Before we train the model, let’s first test if our backward pass kernel is correct.

def loss_from_logits_pallas(logits, y):
    probs = softmax_pallas(logits)
    labels = y.reshape(-1)
    one_hot = jax.nn.one_hot(labels, probs.shape[-1], dtype=probs.dtype)
    loss = -jnp.mean(jnp.sum(one_hot * jnp.log(probs + 1e-9), axis=-1))
    return loss

def loss_from_logits_gt(logits, y):
    probs = jax.nn.softmax(logits)
    labels = y.reshape(-1)
    one_hot = jax.nn.one_hot(labels, probs.shape[-1], dtype=probs.dtype)
    loss = -jnp.mean(jnp.sum(one_hot * jnp.log(probs + 1e-9), axis=-1))
    return loss

@nnx.jit
def verify(model, x, y):
    logits = model(x)
    d_logits_pallas = jax.grad(loss_from_logits_pallas)(logits, y)
    d_logits_gt = jax.grad(loss_from_logits_gt)(logits, y)
    return jnp.allclose(d_logits_pallas, d_logits_gt)
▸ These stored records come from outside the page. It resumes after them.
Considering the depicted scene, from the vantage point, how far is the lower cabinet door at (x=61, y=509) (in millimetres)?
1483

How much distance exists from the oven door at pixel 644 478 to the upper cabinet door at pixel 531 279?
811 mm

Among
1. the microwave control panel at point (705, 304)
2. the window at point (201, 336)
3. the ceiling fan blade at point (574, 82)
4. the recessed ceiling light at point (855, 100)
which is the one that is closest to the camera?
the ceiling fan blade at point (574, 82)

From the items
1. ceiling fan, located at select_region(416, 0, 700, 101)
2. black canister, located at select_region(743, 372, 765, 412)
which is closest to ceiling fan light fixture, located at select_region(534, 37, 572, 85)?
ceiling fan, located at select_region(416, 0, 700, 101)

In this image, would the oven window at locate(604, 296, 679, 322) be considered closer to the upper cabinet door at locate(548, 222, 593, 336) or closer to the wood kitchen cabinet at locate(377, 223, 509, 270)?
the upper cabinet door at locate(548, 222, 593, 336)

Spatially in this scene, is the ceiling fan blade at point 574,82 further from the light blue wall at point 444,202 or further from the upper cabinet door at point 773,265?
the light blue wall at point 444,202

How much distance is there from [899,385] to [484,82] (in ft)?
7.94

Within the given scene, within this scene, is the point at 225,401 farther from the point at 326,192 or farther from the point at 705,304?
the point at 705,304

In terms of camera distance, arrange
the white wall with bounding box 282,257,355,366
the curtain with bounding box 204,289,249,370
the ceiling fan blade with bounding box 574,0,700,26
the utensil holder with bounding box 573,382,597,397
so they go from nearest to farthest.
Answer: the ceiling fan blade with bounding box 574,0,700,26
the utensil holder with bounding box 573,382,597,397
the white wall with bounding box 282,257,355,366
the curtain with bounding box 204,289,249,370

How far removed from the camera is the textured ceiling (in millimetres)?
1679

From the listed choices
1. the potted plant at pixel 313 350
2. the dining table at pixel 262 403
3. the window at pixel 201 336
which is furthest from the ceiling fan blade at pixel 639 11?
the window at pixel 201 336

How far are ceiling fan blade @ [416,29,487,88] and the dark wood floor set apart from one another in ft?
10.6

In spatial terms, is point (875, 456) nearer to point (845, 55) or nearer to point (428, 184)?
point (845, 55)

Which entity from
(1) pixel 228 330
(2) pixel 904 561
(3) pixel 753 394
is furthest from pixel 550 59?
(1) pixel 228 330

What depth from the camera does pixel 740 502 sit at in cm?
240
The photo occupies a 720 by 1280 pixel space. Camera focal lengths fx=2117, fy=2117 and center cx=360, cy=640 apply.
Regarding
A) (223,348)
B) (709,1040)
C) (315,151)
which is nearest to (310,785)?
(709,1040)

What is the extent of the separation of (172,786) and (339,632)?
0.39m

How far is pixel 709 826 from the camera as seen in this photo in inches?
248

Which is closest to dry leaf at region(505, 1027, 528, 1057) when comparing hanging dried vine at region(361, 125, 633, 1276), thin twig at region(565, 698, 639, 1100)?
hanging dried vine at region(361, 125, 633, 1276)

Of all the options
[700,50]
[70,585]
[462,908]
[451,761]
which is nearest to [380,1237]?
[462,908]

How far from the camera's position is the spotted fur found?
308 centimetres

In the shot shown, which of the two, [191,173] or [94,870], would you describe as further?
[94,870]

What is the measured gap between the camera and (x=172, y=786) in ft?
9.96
default = jax.random.key(69)
rngs = nnx.Rngs(default=default) 

config = ModelConfig(in_dim=E, hidden_dim=E * 4, out_dim=2)
model = Model(config, rngs)
model.train()

print(verify(model, x, y))
True

Excellent! Looks like our backward pass kernel works correctly. Finally, let’s overfit the model on our toy dataset using our softmax kernel.

import optax 

@nnx.jit
def step(model, state, x, y):
    loss, grads = nnx.value_and_grad(loss_fn)(model, x, y)
    state.update(model, grads)
    return loss

tx = optax.adam(1e-1)
state = nnx.Optimizer(model, tx, wrt=nnx.Param)

iters = 15
for i in range(iters):
    loss = step(model, state, x, y)
    print(f"iter {i}: loss={loss}")
iter 0: loss=0.7163699865341187
iter 1: loss=0.578166127204895
iter 2: loss=1.0504496097564697
iter 3: loss=0.13622123003005981
iter 4: loss=0.3550783097743988
iter 5: loss=0.1289454996585846
iter 6: loss=0.06486515700817108
iter 7: loss=0.056444257497787476
iter 8: loss=0.05389563366770744
iter 9: loss=0.03236997872591019
iter 10: loss=0.016692688688635826
iter 11: loss=0.0100052859634161
iter 12: loss=0.003909544087946415
iter 13: loss=0.0019604917615652084
iter 14: loss=0.0014198491116985679

We were able to successfully overfit our toy dataset using our softmax implementation. In the next one, we’ll build on this and implement a custom Pallas kernel for computing self-attention.